Well, I guess Joseph Rous does this too. That intentionality is fundamentally a normative status. yes right and that this is what i wanted to bring up with um i guess carol had shared that long book about um the sort of genesis of anti-humanism and how it's mostly a reaction to existentialism and this idea of intentionality of authenticity as an ethical concept in the same way that they were the the anti-humanists wanted to reject um alienation as an ethical concept and i think the same sort of error is being made with regard to both of these uh that they're not ethical concepts in this way they're concepts that are about normativity
uh and how practical reason goes like has to function through the medium of normativity I think actually Pete gives an account that's pretty parallel to this idea of intentionality as a normative status in his, it's like a short blog post, but where he talks about sort of feeding normative authority to the object. Right, that intentionality is in our dispute, we're feeding the correctness or incorrectness to how the object will behave in terms of our theory. Right, do you know that? Yes, yes, yes, yes, yes. He has a very simple account of it, but it works so well. And it is, it is, yes, how basically to be authentic is to respond to the object, how the object behaves in the theory, independent of our presuppositions of it.
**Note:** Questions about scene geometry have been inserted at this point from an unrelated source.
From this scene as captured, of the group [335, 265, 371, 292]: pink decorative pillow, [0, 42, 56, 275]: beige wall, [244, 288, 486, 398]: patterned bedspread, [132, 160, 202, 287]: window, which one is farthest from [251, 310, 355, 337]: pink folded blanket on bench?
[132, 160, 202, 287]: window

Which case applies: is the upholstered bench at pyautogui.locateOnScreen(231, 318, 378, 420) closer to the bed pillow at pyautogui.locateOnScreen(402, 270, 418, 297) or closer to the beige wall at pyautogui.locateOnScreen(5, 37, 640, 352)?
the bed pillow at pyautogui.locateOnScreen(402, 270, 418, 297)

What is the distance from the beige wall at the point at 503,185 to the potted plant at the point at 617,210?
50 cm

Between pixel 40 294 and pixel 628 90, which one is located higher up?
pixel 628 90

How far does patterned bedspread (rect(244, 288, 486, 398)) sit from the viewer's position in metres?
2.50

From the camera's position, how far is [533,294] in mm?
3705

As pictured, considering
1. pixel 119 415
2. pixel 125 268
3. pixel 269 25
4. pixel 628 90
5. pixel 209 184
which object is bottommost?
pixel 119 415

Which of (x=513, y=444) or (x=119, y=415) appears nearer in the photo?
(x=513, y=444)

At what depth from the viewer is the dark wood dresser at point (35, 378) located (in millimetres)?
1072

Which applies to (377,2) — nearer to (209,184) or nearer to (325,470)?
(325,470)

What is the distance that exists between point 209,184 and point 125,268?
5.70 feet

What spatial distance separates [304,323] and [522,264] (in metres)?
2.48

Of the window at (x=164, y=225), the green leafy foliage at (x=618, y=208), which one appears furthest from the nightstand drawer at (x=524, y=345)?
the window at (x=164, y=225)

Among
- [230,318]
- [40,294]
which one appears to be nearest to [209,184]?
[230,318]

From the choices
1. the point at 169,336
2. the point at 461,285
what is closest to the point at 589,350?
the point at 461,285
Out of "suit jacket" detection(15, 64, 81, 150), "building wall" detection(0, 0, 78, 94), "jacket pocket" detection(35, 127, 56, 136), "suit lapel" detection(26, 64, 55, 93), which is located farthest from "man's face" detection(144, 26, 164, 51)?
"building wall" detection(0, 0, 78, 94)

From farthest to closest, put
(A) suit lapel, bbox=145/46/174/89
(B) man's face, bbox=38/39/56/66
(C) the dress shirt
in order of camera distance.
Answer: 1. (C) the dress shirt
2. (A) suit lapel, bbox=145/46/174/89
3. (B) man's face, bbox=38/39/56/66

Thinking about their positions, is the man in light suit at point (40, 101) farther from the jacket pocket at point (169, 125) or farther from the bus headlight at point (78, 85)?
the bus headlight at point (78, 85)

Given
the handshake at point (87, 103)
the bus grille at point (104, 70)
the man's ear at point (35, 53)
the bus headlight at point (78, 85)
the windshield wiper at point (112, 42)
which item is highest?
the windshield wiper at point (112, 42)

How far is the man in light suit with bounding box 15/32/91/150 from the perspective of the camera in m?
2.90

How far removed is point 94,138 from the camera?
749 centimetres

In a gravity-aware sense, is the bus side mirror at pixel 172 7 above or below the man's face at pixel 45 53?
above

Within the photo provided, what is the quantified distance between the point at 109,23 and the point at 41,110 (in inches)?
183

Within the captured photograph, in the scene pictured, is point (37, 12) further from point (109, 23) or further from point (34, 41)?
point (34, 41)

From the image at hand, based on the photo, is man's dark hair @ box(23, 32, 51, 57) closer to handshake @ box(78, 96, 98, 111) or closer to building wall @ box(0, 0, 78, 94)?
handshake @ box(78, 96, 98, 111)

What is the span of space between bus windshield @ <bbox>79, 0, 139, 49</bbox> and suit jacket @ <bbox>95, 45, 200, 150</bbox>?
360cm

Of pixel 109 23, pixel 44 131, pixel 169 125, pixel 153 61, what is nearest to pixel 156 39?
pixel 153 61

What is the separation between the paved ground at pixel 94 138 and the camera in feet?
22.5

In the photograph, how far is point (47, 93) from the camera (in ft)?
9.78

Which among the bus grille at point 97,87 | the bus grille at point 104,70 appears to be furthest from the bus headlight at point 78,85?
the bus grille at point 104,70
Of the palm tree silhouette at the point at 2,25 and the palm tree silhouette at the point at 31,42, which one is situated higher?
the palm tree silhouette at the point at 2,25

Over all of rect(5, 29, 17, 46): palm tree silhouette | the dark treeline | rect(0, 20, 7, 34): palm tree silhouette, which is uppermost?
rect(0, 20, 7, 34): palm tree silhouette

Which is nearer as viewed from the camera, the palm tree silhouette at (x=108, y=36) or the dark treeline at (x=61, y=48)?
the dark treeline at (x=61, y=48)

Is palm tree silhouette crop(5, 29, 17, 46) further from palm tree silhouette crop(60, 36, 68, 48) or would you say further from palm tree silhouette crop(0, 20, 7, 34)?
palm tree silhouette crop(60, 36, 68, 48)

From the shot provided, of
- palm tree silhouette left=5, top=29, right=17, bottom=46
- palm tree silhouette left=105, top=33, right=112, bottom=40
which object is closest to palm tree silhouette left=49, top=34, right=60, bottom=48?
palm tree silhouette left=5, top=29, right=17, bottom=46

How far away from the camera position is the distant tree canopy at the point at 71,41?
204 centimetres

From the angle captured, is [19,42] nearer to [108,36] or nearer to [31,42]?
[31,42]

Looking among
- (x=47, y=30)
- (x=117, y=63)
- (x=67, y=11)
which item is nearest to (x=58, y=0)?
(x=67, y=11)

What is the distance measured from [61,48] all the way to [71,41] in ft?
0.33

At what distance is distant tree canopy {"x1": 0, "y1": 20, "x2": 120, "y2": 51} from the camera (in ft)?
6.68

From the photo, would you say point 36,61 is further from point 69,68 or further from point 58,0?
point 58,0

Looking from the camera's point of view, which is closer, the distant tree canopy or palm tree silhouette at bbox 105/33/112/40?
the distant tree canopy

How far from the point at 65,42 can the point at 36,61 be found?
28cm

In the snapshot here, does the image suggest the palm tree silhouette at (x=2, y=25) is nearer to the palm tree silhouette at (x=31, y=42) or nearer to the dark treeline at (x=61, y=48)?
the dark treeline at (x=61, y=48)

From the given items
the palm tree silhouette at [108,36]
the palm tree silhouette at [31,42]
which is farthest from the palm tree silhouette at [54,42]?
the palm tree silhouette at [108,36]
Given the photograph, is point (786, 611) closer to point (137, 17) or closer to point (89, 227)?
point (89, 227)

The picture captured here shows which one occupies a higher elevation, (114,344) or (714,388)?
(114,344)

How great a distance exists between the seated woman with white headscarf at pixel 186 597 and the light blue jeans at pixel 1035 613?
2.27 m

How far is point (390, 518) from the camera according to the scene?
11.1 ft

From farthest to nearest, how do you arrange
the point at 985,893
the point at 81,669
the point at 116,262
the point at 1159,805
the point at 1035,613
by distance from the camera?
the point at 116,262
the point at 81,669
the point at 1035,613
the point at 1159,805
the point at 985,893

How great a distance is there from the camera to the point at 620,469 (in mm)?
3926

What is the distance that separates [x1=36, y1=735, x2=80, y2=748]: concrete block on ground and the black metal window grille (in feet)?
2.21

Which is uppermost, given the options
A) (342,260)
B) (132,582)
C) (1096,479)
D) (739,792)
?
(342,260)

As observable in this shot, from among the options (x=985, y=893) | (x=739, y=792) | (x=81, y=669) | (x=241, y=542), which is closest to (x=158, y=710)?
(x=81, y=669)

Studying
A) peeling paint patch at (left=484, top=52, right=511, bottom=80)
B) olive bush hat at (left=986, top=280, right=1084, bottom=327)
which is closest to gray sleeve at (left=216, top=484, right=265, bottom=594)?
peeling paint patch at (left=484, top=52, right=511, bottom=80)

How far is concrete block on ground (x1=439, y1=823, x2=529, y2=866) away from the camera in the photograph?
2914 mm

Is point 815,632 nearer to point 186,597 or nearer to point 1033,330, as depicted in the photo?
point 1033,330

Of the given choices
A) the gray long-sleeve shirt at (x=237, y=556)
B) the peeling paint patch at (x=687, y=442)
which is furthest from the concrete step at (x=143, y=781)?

Yes, I have noticed that people who are attacking, particularly there's a certain post-humanist wing that I have seen coming from kind of Scott Baker and David Rodin, and precisely attack rationalist humanism by trying to make intentionality the object of mere consciousness, like mere awareness, right? I think that this is a false move. intentionality is absolutely not the object of mere awareness.
I don't think that any philosopher since Kant, to the end of German idealism, actually had this idea that intentionality can be equated or can be deemed as the object of mere awareness or consciousness in that sort of parochial, you know, neurophysiological sense. No, absolutely not. But then I would actually argue that
within it, it comes back to the idea of heterogeneity, that there are elements within conceptual self-conscious intentionality that might be heterogeneous in a sense, right? And that would be basically point of Freud, I would say, right? You know, the unconscious motifs and reasons that kind of eclipse partially self-conscious intentionality.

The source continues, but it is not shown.